═════ Supplied material
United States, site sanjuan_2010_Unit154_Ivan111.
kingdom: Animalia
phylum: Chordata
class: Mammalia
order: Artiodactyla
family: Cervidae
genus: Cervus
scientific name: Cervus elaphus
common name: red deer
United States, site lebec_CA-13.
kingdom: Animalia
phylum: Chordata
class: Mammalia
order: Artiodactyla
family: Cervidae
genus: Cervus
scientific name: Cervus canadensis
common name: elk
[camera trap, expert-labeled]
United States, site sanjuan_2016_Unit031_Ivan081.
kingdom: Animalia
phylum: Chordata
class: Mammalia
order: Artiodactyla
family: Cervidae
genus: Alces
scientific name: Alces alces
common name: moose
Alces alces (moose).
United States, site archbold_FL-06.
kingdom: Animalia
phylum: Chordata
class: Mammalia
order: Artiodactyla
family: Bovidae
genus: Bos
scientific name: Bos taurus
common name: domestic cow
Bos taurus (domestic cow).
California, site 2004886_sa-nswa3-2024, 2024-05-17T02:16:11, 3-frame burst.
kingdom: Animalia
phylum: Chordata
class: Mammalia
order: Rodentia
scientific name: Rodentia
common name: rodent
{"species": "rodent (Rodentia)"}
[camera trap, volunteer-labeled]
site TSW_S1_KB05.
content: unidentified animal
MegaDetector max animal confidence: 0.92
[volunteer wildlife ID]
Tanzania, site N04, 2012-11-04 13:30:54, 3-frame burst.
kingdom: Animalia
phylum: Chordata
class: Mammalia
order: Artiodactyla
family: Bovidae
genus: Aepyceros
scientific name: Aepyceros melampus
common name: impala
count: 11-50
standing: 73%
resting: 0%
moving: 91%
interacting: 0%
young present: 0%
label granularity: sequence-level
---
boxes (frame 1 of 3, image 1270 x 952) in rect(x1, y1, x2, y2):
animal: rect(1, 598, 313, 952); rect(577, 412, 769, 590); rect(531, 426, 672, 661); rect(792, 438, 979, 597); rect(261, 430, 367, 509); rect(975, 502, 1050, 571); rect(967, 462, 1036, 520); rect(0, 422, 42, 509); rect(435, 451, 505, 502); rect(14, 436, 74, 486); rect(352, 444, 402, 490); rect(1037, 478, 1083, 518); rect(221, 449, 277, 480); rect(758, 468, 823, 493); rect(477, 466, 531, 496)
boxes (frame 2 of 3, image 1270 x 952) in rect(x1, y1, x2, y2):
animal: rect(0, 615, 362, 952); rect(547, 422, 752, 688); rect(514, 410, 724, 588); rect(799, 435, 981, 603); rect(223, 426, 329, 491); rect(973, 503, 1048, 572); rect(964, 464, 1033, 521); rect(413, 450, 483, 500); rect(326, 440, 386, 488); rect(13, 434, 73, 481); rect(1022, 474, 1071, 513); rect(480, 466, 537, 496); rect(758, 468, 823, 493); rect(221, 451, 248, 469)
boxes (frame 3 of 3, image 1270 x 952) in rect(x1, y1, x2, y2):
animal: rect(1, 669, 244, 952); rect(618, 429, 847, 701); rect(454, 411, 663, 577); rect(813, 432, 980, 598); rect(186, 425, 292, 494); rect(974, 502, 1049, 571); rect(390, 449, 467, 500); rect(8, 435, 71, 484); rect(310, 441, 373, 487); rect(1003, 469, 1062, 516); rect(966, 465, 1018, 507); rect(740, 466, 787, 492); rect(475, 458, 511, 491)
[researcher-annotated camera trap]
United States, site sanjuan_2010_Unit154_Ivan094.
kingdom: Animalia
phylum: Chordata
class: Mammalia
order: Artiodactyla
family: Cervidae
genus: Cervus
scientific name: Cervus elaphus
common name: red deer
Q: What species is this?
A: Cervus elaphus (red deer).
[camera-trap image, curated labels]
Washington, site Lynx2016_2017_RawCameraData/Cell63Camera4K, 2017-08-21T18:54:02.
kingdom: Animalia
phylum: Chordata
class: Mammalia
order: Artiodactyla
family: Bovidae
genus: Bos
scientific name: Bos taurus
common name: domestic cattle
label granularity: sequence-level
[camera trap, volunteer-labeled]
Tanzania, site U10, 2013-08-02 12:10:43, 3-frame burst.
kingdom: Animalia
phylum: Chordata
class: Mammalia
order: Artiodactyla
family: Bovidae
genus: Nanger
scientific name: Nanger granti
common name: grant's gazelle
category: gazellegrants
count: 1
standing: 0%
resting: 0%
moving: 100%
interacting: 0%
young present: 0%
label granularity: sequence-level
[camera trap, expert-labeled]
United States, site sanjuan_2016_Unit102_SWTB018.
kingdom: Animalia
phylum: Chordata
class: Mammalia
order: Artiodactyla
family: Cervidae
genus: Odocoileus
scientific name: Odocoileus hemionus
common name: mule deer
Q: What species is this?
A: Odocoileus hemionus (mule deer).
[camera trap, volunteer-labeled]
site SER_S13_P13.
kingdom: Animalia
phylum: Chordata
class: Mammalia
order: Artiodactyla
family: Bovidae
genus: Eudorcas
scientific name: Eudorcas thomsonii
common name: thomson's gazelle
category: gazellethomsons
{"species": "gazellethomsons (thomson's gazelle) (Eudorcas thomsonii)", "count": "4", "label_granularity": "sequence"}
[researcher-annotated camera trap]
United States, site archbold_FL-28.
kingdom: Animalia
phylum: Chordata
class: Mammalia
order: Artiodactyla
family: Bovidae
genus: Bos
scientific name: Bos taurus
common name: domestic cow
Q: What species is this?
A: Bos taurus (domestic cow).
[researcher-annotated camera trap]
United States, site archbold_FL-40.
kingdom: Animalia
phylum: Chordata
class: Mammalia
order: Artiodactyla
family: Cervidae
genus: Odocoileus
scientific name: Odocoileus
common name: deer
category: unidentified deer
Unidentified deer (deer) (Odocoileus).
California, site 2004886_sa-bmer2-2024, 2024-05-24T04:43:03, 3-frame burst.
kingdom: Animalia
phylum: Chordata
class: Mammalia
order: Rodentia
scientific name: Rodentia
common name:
══════════
About this task
Make sure that every entry above is copied out exactly as it stands.

Exercise output
United States, site sanjuan_2010_Unit154_Ivan111.
kingdom: Animalia
phylum: Chordata
class: Mammalia
order: Artiodactyla
family: Cervidae
genus: Cervus
scientific name: Cervus elaphus
common name: red deer
United States, site lebec_CA-13.
kingdom: Animalia
phylum: Chordata
class: Mammalia
order: Artiodactyla
family: Cervidae
genus: Cervus
scientific name: Cervus canadensis
common name: elk
[camera trap, expert-labeled]
United States, site sanjuan_2016_Unit031_Ivan081.
kingdom: Animalia
phylum: Chordata
class: Mammalia
order: Artiodactyla
family: Cervidae
genus: Alces
scientific name: Alces alces
common name: moose
Alces alces (moose).
United States, site archbold_FL-06.
kingdom: Animalia
phylum: Chordata
class: Mammalia
order: Artiodactyla
family: Bovidae
genus: Bos
scientific name: Bos taurus
common name: domestic cow
Bos taurus (domestic cow).
California, site 2004886_sa-nswa3-2024, 2024-05-17T02:16:11, 3-frame burst.
kingdom: Animalia
phylum: Chordata
class: Mammalia
order: Rodentia
scientific name: Rodentia
common name: rodent
{"species": "rodent (Rodentia)"}
[camera trap, volunteer-labeled]
site TSW_S1_KB05.
content: unidentified animal
MegaDetector max animal confidence: 0.92
[volunteer wildlife ID]
Tanzania, site N04, 2012-11-04 13:30:54, 3-frame burst.
kingdom: Animalia
phylum: Chordata
class: Mammalia
order: Artiodactyla
family: Bovidae
genus: Aepyceros
scientific name: Aepyceros melampus
common name: impala
count: 11-50
standing: 73%
resting: 0%
moving: 91%
interacting: 0%
young present: 0%
label granularity: sequence-level
---
boxes (frame 1 of 3, image 1270 x 952) in rect(x1, y1, x2, y2):
animal: rect(1, 598, 313, 952); rect(577, 412, 769, 590); rect(531, 426, 672, 661); rect(792, 438, 979, 597); rect(261, 430, 367, 509); rect(975, 502, 1050, 571); rect(967, 462, 1036, 520); rect(0, 422, 42, 509); rect(435, 451, 505, 502); rect(14, 436, 74, 486); rect(352, 444, 402, 490); rect(1037, 478, 1083, 518); rect(221, 449, 277, 480); rect(758, 468, 823, 493); rect(477, 466, 531, 496)
boxes (frame 2 of 3, image 1270 x 952) in rect(x1, y1, x2, y2):
animal: rect(0, 615, 362, 952); rect(547, 422, 752, 688); rect(514, 410, 724, 588); rect(799, 435, 981, 603); rect(223, 426, 329, 491); rect(973, 503, 1048, 572); rect(964, 464, 1033, 521); rect(413, 450, 483, 500); rect(326, 440, 386, 488); rect(13, 434, 73, 481); rect(1022, 474, 1071, 513); rect(480, 466, 537, 496); rect(758, 468, 823, 493); rect(221, 451, 248, 469)
boxes (frame 3 of 3, image 1270 x 952) in rect(x1, y1, x2, y2):
animal: rect(1, 669, 244, 952); rect(618, 429, 847, 701); rect(454, 411, 663, 577); rect(813, 432, 980, 598); rect(186, 425, 292, 494); rect(974, 502, 1049, 571); rect(390, 449, 467, 500); rect(8, 435, 71, 484); rect(310, 441, 373, 487); rect(1003, 469, 1062, 516); rect(966, 465, 1018, 507); rect(740, 466, 787, 492); rect(475, 458, 511, 491)
[researcher-annotated camera trap]
United States, site sanjuan_2010_Unit154_Ivan094.
kingdom: Animalia
phylum: Chordata
class: Mammalia
order: Artiodactyla
family: Cervidae
genus: Cervus
scientific name: Cervus elaphus
common name: red deer
Q: What species is this?
A: Cervus elaphus (red deer).
[camera-trap image, curated labels]
Washington, site Lynx2016_2017_RawCameraData/Cell63Camera4K, 2017-08-21T18:54:02.
kingdom: Animalia
phylum: Chordata
class: Mammalia
order: Artiodactyla
family: Bovidae
genus: Bos
scientific name: Bos taurus
common name: domestic cattle
label granularity: sequence-level
[camera trap, volunteer-labeled]
Tanzania, site U10, 2013-08-02 12:10:43, 3-frame burst.
kingdom: Animalia
phylum: Chordata
class: Mammalia
order: Artiodactyla
family: Bovidae
genus: Nanger
scientific name: Nanger granti
common name: grant's gazelle
category: gazellegrants
count: 1
standing: 0%
resting: 0%
moving: 100%
interacting: 0%
young present: 0%
label granularity: sequence-level
[camera trap, expert-labeled]
United States, site sanjuan_2016_Unit102_SWTB018.
kingdom: Animalia
phylum: Chordata
class: Mammalia
order: Artiodactyla
family: Cervidae
genus: Odocoileus
scientific name: Odocoileus hemionus
common name: mule deer
Q: What species is this?
A: Odocoileus hemionus (mule deer).
[camera trap, volunteer-labeled]
site SER_S13_P13.
kingdom: Animalia
phylum: Chordata
class: Mammalia
order: Artiodactyla
family: Bovidae
genus: Eudorcas
scientific name: Eudorcas thomsonii
common name: thomson's gazelle
category: gazellethomsons
{"species": "gazellethomsons (thomson's gazelle) (Eudorcas thomsonii)", "count": "4", "label_granularity": "sequence"}
[researcher-annotated camera trap]
United States, site archbold_FL-28.
kingdom: Animalia
phylum: Chordata
class: Mammalia
order: Artiodactyla
family: Bovidae
genus: Bos
scientific name: Bos taurus
common name: domestic cow
Q: What species is this?
A: Bos taurus (domestic cow).
[researcher-annotated camera trap]
United States, site archbold_FL-40.
kingdom: Animalia
phylum: Chordata
class: Mammalia
order: Artiodactyla
family: Cervidae
genus: Odocoileus
scientific name: Odocoileus
common name: deer
category: unidentified deer
Unidentified deer (deer) (Odocoileus).
California, site 2004886_sa-bmer2-2024, 2024-05-24T04:43:03, 3-frame burst.
kingdom: Animalia
phylum: Chordata
class: Mammalia
order: Rodentia
scientific name: Rodentia
common name:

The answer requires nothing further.